Worse than Useless

Worse than useless

That traditional English phrase might appear tautological on second thoughts;  after all, what can be worse than being useless? 

Online “estate agents”.

The inverted commas are there for very good reasons (don’t do it with fingers in the air please).  They’re not estate agents in the colloquial sense. They lack offices and window displays and particularly, they lack enough resources to perform the function of an estate agent.

There is of course a growing expectation that this business model will capture something like half the UK residential market within 5 years.  The same was said 30 years ago when banks, building societies and insurance companies bought into estate agency chains.  We’re still here;  most of them are not.

There is not usually too much difficulty in finding someone who will agree to buy a property and the internet has made marketing a relatively simple proposition (assuming one has access to the major property portals to list it).  The key, as it always was and always will be, is what we call sales progression.  It’s getting the deal over the line, continually chasing progress, liaising between parties and their solicitors, lenders, brokers, surveyors and removal men.  It takes hours. We have staff who do little else. So do our competent competitors.

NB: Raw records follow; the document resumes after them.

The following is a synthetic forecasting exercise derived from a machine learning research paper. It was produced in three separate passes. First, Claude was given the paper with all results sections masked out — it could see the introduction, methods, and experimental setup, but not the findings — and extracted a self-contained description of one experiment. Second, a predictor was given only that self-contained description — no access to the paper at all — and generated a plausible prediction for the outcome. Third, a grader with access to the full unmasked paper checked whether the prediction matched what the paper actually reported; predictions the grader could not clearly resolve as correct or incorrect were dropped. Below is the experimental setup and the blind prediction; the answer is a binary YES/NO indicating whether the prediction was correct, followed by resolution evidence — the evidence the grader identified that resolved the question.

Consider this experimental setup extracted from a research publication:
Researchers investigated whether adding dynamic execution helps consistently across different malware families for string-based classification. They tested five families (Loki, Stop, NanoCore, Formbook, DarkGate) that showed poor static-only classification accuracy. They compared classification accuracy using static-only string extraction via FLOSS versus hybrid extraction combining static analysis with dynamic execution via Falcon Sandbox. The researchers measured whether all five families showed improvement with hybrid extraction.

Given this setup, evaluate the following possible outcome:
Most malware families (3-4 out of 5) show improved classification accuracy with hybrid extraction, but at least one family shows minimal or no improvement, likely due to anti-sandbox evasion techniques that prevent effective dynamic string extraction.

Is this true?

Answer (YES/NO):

As a result we (and our competent competitors) have a low rate of fall-throughs (when a deal falls out of bed or collapses).  One of my peers told me last week that he’d checked on a prominent online agent, and found they had a relatively short marketing time, i.e. were “selling” quite fast, but a very high abortive rate.

It’s obvious to me, thinking about it.  They’re not vetting offerors fully, hence the short marketing.  They’re wholly inadequate at chasing sales progression, so deals fall through.  We have first-hand experience of all of this and like some of our peers, we have been in chains where we’ve had to go below an online agent in the chain in order to get our client’s deal over the line.   In other words, we’ve done their job for them. 

In my surveying job, I dread being told that a property I’m to inspect is handled by any of these firms.  Information is minimal, response slow and numb and follow-up non-existent. 

Buyers to whom I’ve spoken hate them.  One told me that it took 3 weeks for the “agent” to send the sale notification letters to solicitors, without which nothing starts to happen.  Ultimately, there’s one simple, fundamental principle behind all these shortcomings and ironically it lies in the great USP;  pay no commission.  Pay a flat fee, upfront, non-returnable.  Maybe pay a bit extra for the bells and whistles like accompanied viewings and so on, but pay an apparently modest amount upfront and owe no more. 

Upfront.

Our traditional model has always been predicated on commission, a percentage of the sale price, due on exchange of contracts but in practice paid after completion.  If you don’t sell, we don’t get paid. 

Which model is likely to keep the agent interested?

To return to my premise;  worse than useless, because all the hyperbole and massive advertising clearly makes the house seller believe that they can get a full estate agency service for less money and by the time the omissions and shortfalls are identifiable it’s too late.

Do consumers pick dentists on price alone?  Why do consumers entrust the biggest single financial transaction of their lives to a kid working from his mam’s back bedroom?